Multi-region serverless backend — reloaded
Accelerating Serverless Applications with Global Accelerator and Application Load Balancer
In 2018, I wrote a series of blog posts on building a multi-region, active-active, serverless architecture on AWS [1, 2, 3 and 4]. The solution was built using DynamoDB Global Tables, Lambda, the regional API Gateway feature, and Route 53 routing policies. It worked well as a resiliency pattern and as a disaster recovery (DR) strategy . But there was an issue.
Brace yourself: DNS isn’t perfect
DNS is one of the most important services on the Internet as it turns a user-friendly domain name like amazon.com into an IP address that computers use to identify each other and direct traffic to a network.
To do so, the DNS service uses a hierarchy of name servers distributed around the world that try to answer a simple question: “what is the IP for that particular domain name?” If a name server cannot answer the question, it may query another name server higher in the hierarchy. This process is called recursive query.
Now imagine if every time you typed a domain name on your browser or every time you used an app on your phone, the DNS service had to repeat the entire process from scratch and query all the name servers in the recursion chain. This would be slow, resource-intensive and prone to failure.
Caching to the rescue
Luckily, the designers of the DNS service thought about that and specified the use of a time-to-live (TTL) for every DNS record. Caching name servers use that TTL configuration to determine how long the result of a particular DNS query should be stored. DNS caching improves the efficiency of the DNS service as it reduces the DNS traffic across the Internet, but also serves as a resiliency technique because it prevents overloads of the authoritative name-servers, particularly the root name-servers which sit at the top of the hierarchy.
Because they can speed up resolution of the query, DNS caching servers increase the performance of end-user applications.
To further increase performance, many end user applications (like web browsers) save the result of DNS lookup in their local cache. See below with Firefox.
Setting up TTLs for your domain name isn’t difficult. However, knowing what value to set requires careful thinking. Long TTLs help reduce traffic on the Internet and prevent domain name servers from overloading, while short TTLs often cause heavy loads on authoritative name servers but are useful for speeding up DR strategies.
However, a persistent problem is that caching name servers and some client devices often set their own TTLs regardless of the value set in the DNS record. Therefore, it cannot be guaranteed that DNS lookups will return the correct values, even after the TTL has expired.
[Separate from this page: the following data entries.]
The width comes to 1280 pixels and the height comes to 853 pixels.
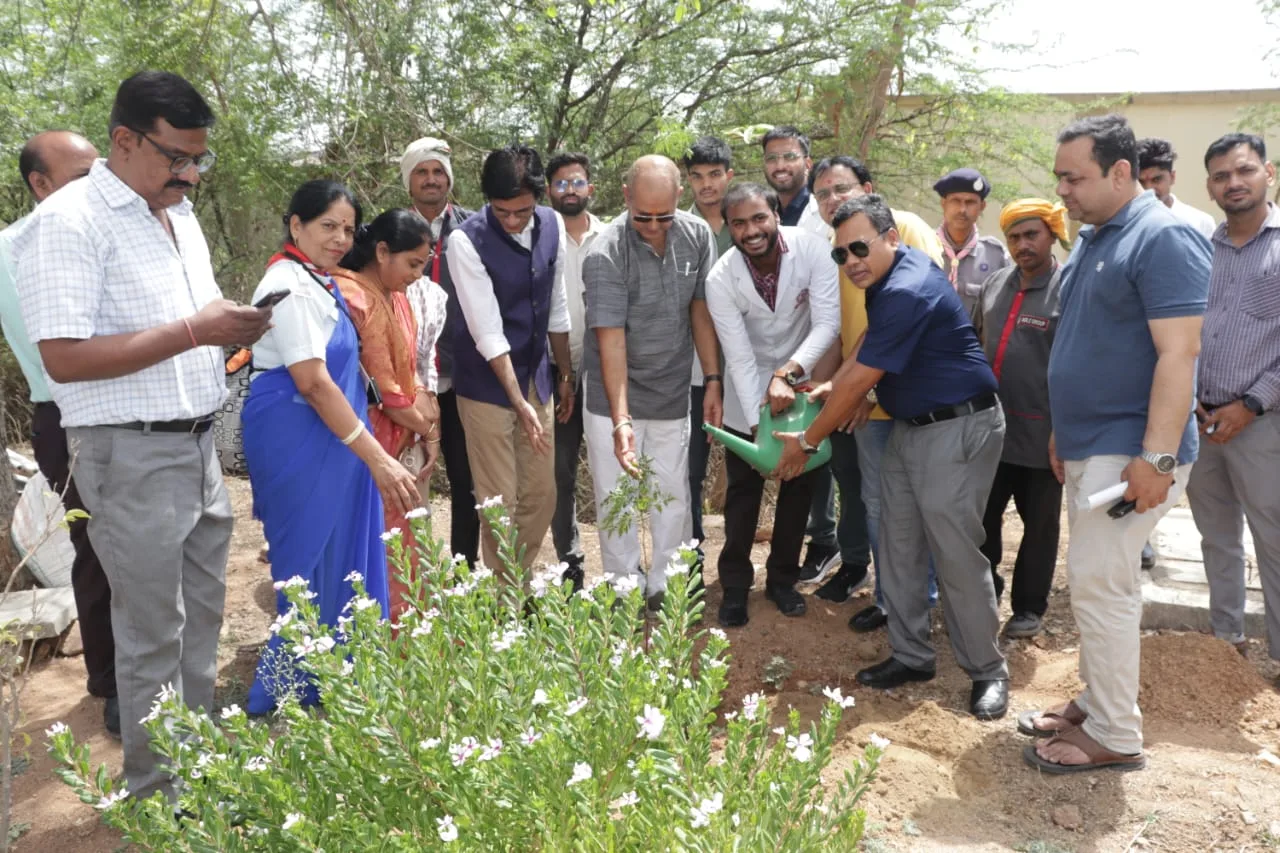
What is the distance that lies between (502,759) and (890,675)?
2488 mm

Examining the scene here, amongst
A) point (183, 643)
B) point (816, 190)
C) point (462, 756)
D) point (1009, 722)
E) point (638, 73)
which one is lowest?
point (1009, 722)

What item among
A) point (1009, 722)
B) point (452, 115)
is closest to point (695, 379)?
point (1009, 722)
This is a big problem for DR strategies, as in case of failure, you can’t be sure how long it will take for client devices to have an updated and accurate version of IP addresses returned from a DNS lookup.
But that’s not all. Many device clients and caching name servers don’t implement caching properly. While stale cached content needs to eventually expire and be evicted from the cache, it should be served when the origin server is unavailable, even if the TTL is expired, providing resiliency and high availability at times of peak load or failure of the origin server.
Until reInvent 2018, there wasn’t much we could do about it!
Introducing Global Accelerator
Global Accelerator (GA) is a networking service that improves the availability and performance of global applications without relying on DNS services and caching name servers. Instead, GA uses static IP addresses as a single, fixed entry point for users connecting to applications.
Since GA does not rely on IP address caches, when you need to make changes to your networking configuration, e.g. in case of failure or if you want to do blue/green deployment, propagation of the changes takes just seconds, reducing potential downtime or delay for your users.
And better yet, can do all that without having to update any DNS configurations or make changes to client-facing applications. In addition, because you can provide static IP addresses for corporate proxies, your company’s IT can whitelist your application’s static IP addresses in its firewalls. Yes, this is still common practice, even in 2019 :-)
So, how does it work?
To enable fault tolerance, GA provides you with multiple static IP addresses that are serviced by independent network zones. Similar to Availability Zones, these network zones are isolated units with their own set of physical infrastructures and service IP addresses from a unique IP subnet. If one IP address from a network zone becomes unavailable, client applications can retry on the healthy static IP address from the other isolated network zone.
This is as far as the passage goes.